== Text section ==
The following is a guest post by Theo Vora and originally appeared on his blog. Theo is currently in the Ruby-003 class at The Flatiron School. You can follow him on Twitter here.
After 3 weeks at the Flatiron School, my teammates and I decided to embark on a mini project. We had dabbled in a lot of Ruby, a little sqlite3, and a little Nokogiri. We felt the time was right to apply what we learned and deploy something small.
Play Now
http://theevo.github.io/name_game/
Source Code
https://github.com/theevo/name_game
Authors
https://github.com/manleyhimself
Takeaways
This is the first Ruby project that I’ve ever carried out from code to deployment. I have to thank my teammates. We were able to fill each others gaps, and I’m positive I’d be stuck on writing the class if I were doing this alone.
I could write a long ridiculous monologue about how we did it from start to finish, but you’d probably get bored. Instead, I’ll just share a 3 interesting discoveries I learned while working on this project.
1. Grabbing Random Images
Instead of having to pull random images and then having to decide this in Ruby, we found a way to make sqlite3 do it for us.
Note: RANDOM()
doesn’t work in MySQL. It’s RAND()
. So check your flavor of SQL’s documentation first.
2. Handling Special Characters
We ran into an issue with one student’s name where the student’s name carried an accented letter “o” in it. In order for this character to display correctly, we had to add the meta tag for UTF-8.
How did this happen in the first place? In our rush to build this app, we used the Sublime Text 2 HTML snippet, which does not include this meta tag.

== Data block ==
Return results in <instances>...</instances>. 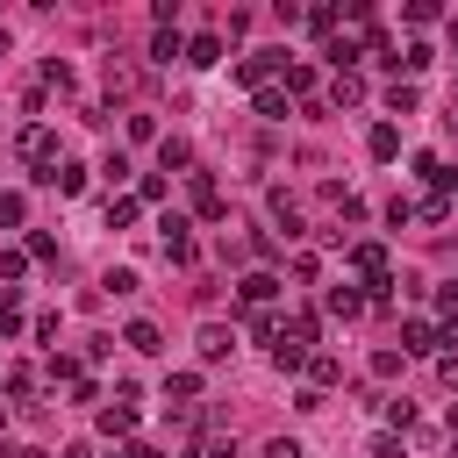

== What is being asked ==
Write the next part of the blog post about the Flatiron School name game project, starting right after its final sentence. The lines above are separate material and have nothing to do with the text.

== Output for this exercise ==
To prevent this issue from occurring in the future, I have installed a different package of HTML snippets. This one includes the UTF-8 meta tag, and it also includes the HTML5 doctype. I’ll be HTML5-ready from the get go! 🙂
http://joshnh.com/2012/11/27/a-set-of-html-snippets-for-sublime-text-2/
3. Deploying our Game
When it came to hosting our app, I immediately thought of Github for some reason.
It turns out that there are 2 kinds of web pages that Github will host for free:
-
User/Organization Pages. All of us are familiar with this one thanks to Octopress.
-
Project Pages.
Here’s the low-down on getting your Project Page hosted by Github. All you need to do is create a new branch in your repo called gh-pages, push it, and GitHub will serve it up.
And yes, you can have both simultaneously. 🙂
Here’s an example:
Your repo:
http://github.com/your_github_name/project_name
(branch: gh-pages)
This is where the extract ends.